On this last trip to Mumbai, I met a woman at the Tata Institute for Social Sciences (TISS); she said she’d assist me with some endeavors of mine. While we were talking, I noticed her weepy eyes from behind dark glasses. Suspecting emotional trauma, I asked her, ‘What’s up with your eyes?’ What’s up with my eyes, she replied, is, I lost my sight 20 years ago by taking anti-malarial drugs. Here was this woman in front of me, a fully functioning professional at one of the leading educational institutions in India, going about her business with voice-aided devices! I can only imagine the trauma she must have been through when her eyesight was taken from her in her early youth. Today, not only does she help herself, she works in the prison system, helping those perhaps as underprivileged as her. This woman does not just stand; she stands in service and gives back despite her debilitating disability.
When I was taking her leave, I asked directions to the new campus. Take a right along a small path, she said, and you’ll follow it curving to a small gate. Ask there again, and they’ll guide you; it’s just across the road. Waitaminute, the comedian part of my brain leapt up. Here is a blind person giving me directions. ‘A blind person giving me directions! If I get lost, it’ll be entirely your fault’ I said. She laughed.

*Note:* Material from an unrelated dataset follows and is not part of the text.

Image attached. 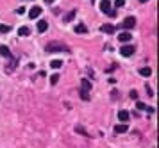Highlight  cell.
<instances>
[{"instance_id":"44dd1931","label":"cell","mask_w":159,"mask_h":148,"mask_svg":"<svg viewBox=\"0 0 159 148\" xmlns=\"http://www.w3.org/2000/svg\"><path fill=\"white\" fill-rule=\"evenodd\" d=\"M136 107H138L140 111H145V109H147V105H145L143 102H138V104H136Z\"/></svg>"},{"instance_id":"4316f807","label":"cell","mask_w":159,"mask_h":148,"mask_svg":"<svg viewBox=\"0 0 159 148\" xmlns=\"http://www.w3.org/2000/svg\"><path fill=\"white\" fill-rule=\"evenodd\" d=\"M140 2H148V0H140Z\"/></svg>"},{"instance_id":"30bf717a","label":"cell","mask_w":159,"mask_h":148,"mask_svg":"<svg viewBox=\"0 0 159 148\" xmlns=\"http://www.w3.org/2000/svg\"><path fill=\"white\" fill-rule=\"evenodd\" d=\"M75 32L77 34H86V32H88V27L84 23H79V25H75Z\"/></svg>"},{"instance_id":"7c38bea8","label":"cell","mask_w":159,"mask_h":148,"mask_svg":"<svg viewBox=\"0 0 159 148\" xmlns=\"http://www.w3.org/2000/svg\"><path fill=\"white\" fill-rule=\"evenodd\" d=\"M18 34L22 36V38H25V36L30 34V29H29V27H20V29H18Z\"/></svg>"},{"instance_id":"ac0fdd59","label":"cell","mask_w":159,"mask_h":148,"mask_svg":"<svg viewBox=\"0 0 159 148\" xmlns=\"http://www.w3.org/2000/svg\"><path fill=\"white\" fill-rule=\"evenodd\" d=\"M11 30V25H0V34H7Z\"/></svg>"},{"instance_id":"d6986e66","label":"cell","mask_w":159,"mask_h":148,"mask_svg":"<svg viewBox=\"0 0 159 148\" xmlns=\"http://www.w3.org/2000/svg\"><path fill=\"white\" fill-rule=\"evenodd\" d=\"M105 15H107V16H109V18H115V16H116V15H118V11H115V9H109V11H107V13H105Z\"/></svg>"},{"instance_id":"5bb4252c","label":"cell","mask_w":159,"mask_h":148,"mask_svg":"<svg viewBox=\"0 0 159 148\" xmlns=\"http://www.w3.org/2000/svg\"><path fill=\"white\" fill-rule=\"evenodd\" d=\"M50 66H52L54 70H59V68L63 66V61H59V59H54V61H50Z\"/></svg>"},{"instance_id":"3957f363","label":"cell","mask_w":159,"mask_h":148,"mask_svg":"<svg viewBox=\"0 0 159 148\" xmlns=\"http://www.w3.org/2000/svg\"><path fill=\"white\" fill-rule=\"evenodd\" d=\"M136 25V18L134 16H127V18H125L123 20V29H132V27H134Z\"/></svg>"},{"instance_id":"9a60e30c","label":"cell","mask_w":159,"mask_h":148,"mask_svg":"<svg viewBox=\"0 0 159 148\" xmlns=\"http://www.w3.org/2000/svg\"><path fill=\"white\" fill-rule=\"evenodd\" d=\"M81 89H82V91H89V89H91V82L84 79V80H82V84H81Z\"/></svg>"},{"instance_id":"52a82bcc","label":"cell","mask_w":159,"mask_h":148,"mask_svg":"<svg viewBox=\"0 0 159 148\" xmlns=\"http://www.w3.org/2000/svg\"><path fill=\"white\" fill-rule=\"evenodd\" d=\"M131 118V114H129V111H120V112H118V120H120V122H127V120Z\"/></svg>"},{"instance_id":"2e32d148","label":"cell","mask_w":159,"mask_h":148,"mask_svg":"<svg viewBox=\"0 0 159 148\" xmlns=\"http://www.w3.org/2000/svg\"><path fill=\"white\" fill-rule=\"evenodd\" d=\"M0 54H2L4 57L11 59V52H9V48H7V46H0Z\"/></svg>"},{"instance_id":"ffe728a7","label":"cell","mask_w":159,"mask_h":148,"mask_svg":"<svg viewBox=\"0 0 159 148\" xmlns=\"http://www.w3.org/2000/svg\"><path fill=\"white\" fill-rule=\"evenodd\" d=\"M57 80H59V75H57V73H54V75L50 77V82H52V84H57Z\"/></svg>"},{"instance_id":"8992f818","label":"cell","mask_w":159,"mask_h":148,"mask_svg":"<svg viewBox=\"0 0 159 148\" xmlns=\"http://www.w3.org/2000/svg\"><path fill=\"white\" fill-rule=\"evenodd\" d=\"M100 30H102V32H105V34H113V32H115V25L105 23V25H102V27H100Z\"/></svg>"},{"instance_id":"603a6c76","label":"cell","mask_w":159,"mask_h":148,"mask_svg":"<svg viewBox=\"0 0 159 148\" xmlns=\"http://www.w3.org/2000/svg\"><path fill=\"white\" fill-rule=\"evenodd\" d=\"M123 4H125V0H116V2H115V5H116V7H122Z\"/></svg>"},{"instance_id":"5b68a950","label":"cell","mask_w":159,"mask_h":148,"mask_svg":"<svg viewBox=\"0 0 159 148\" xmlns=\"http://www.w3.org/2000/svg\"><path fill=\"white\" fill-rule=\"evenodd\" d=\"M127 130H129V125H125L123 122H122L120 125H116V127H115V132H116V134H125Z\"/></svg>"},{"instance_id":"e0dca14e","label":"cell","mask_w":159,"mask_h":148,"mask_svg":"<svg viewBox=\"0 0 159 148\" xmlns=\"http://www.w3.org/2000/svg\"><path fill=\"white\" fill-rule=\"evenodd\" d=\"M140 75H143V77H150V75H152V70H150V68H141V70H140Z\"/></svg>"},{"instance_id":"6da1fadb","label":"cell","mask_w":159,"mask_h":148,"mask_svg":"<svg viewBox=\"0 0 159 148\" xmlns=\"http://www.w3.org/2000/svg\"><path fill=\"white\" fill-rule=\"evenodd\" d=\"M45 52H64V54H70V46H66L64 43H59V41H50L47 46H45Z\"/></svg>"},{"instance_id":"277c9868","label":"cell","mask_w":159,"mask_h":148,"mask_svg":"<svg viewBox=\"0 0 159 148\" xmlns=\"http://www.w3.org/2000/svg\"><path fill=\"white\" fill-rule=\"evenodd\" d=\"M39 15H41V7L39 5H34L30 11H29V16H30V20H34V18H38Z\"/></svg>"},{"instance_id":"d4e9b609","label":"cell","mask_w":159,"mask_h":148,"mask_svg":"<svg viewBox=\"0 0 159 148\" xmlns=\"http://www.w3.org/2000/svg\"><path fill=\"white\" fill-rule=\"evenodd\" d=\"M25 11H27V9H25V7H18V9H16V13H18V15H23Z\"/></svg>"},{"instance_id":"7402d4cb","label":"cell","mask_w":159,"mask_h":148,"mask_svg":"<svg viewBox=\"0 0 159 148\" xmlns=\"http://www.w3.org/2000/svg\"><path fill=\"white\" fill-rule=\"evenodd\" d=\"M81 98H82V100H88V98H89V96H88V91H82V89H81Z\"/></svg>"},{"instance_id":"4fadbf2b","label":"cell","mask_w":159,"mask_h":148,"mask_svg":"<svg viewBox=\"0 0 159 148\" xmlns=\"http://www.w3.org/2000/svg\"><path fill=\"white\" fill-rule=\"evenodd\" d=\"M75 15H77V13H75V11H70V13H68V15H66V16L63 18V22H64V23H70V22H72V20H74V18H75Z\"/></svg>"},{"instance_id":"9c48e42d","label":"cell","mask_w":159,"mask_h":148,"mask_svg":"<svg viewBox=\"0 0 159 148\" xmlns=\"http://www.w3.org/2000/svg\"><path fill=\"white\" fill-rule=\"evenodd\" d=\"M109 9H111V2H109V0H102V2H100V11L107 13Z\"/></svg>"},{"instance_id":"ba28073f","label":"cell","mask_w":159,"mask_h":148,"mask_svg":"<svg viewBox=\"0 0 159 148\" xmlns=\"http://www.w3.org/2000/svg\"><path fill=\"white\" fill-rule=\"evenodd\" d=\"M118 39H120L122 43H129L131 39H132V38H131V32H122V34L118 36Z\"/></svg>"},{"instance_id":"7a4b0ae2","label":"cell","mask_w":159,"mask_h":148,"mask_svg":"<svg viewBox=\"0 0 159 148\" xmlns=\"http://www.w3.org/2000/svg\"><path fill=\"white\" fill-rule=\"evenodd\" d=\"M134 50H136V48H134L132 45H123L122 48H120V54H122L123 57H131L132 54H134Z\"/></svg>"},{"instance_id":"484cf974","label":"cell","mask_w":159,"mask_h":148,"mask_svg":"<svg viewBox=\"0 0 159 148\" xmlns=\"http://www.w3.org/2000/svg\"><path fill=\"white\" fill-rule=\"evenodd\" d=\"M45 2H47V4H54V0H45Z\"/></svg>"},{"instance_id":"cb8c5ba5","label":"cell","mask_w":159,"mask_h":148,"mask_svg":"<svg viewBox=\"0 0 159 148\" xmlns=\"http://www.w3.org/2000/svg\"><path fill=\"white\" fill-rule=\"evenodd\" d=\"M131 98H132V100H136V98H138V91L132 89V91H131Z\"/></svg>"},{"instance_id":"8fae6325","label":"cell","mask_w":159,"mask_h":148,"mask_svg":"<svg viewBox=\"0 0 159 148\" xmlns=\"http://www.w3.org/2000/svg\"><path fill=\"white\" fill-rule=\"evenodd\" d=\"M48 29V23L45 22V20H41V22H38V32H45Z\"/></svg>"}]
</instances>
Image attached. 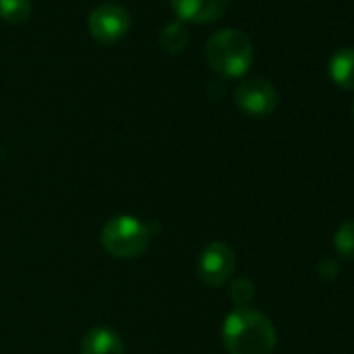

Married with a lovely daughter, living a full, compassionate life, Penelope Tong is a hero of mine. As is Mumbai, the city that provides for her, and thousands like her, allowing them to regain a semblance of normalcy they perhaps once knew.
Some of us are disabled from birth, some from unfortunate accidents or deliberate assaults. The costs of these disabilities are tremendous, emotionally, financially, and entirely drown the image of India as a civilized, advanced society.
The next time we talk about democracy, social justice and fairness, speak to the parents of these children. They’ll tell you if their society provides support to them to grant the independence they desperately crave for, or violently takes advantage of their disability.
For as long as these Indians are not provided for as a society, this nation has no reason to hold its head high.
In a world where dolphins come to the rescue of humans in incredible acts of inter-species compassion, I wonder sometimes if the disabled Indians aren’t the ones who have been unable to engage their humanity despite being human.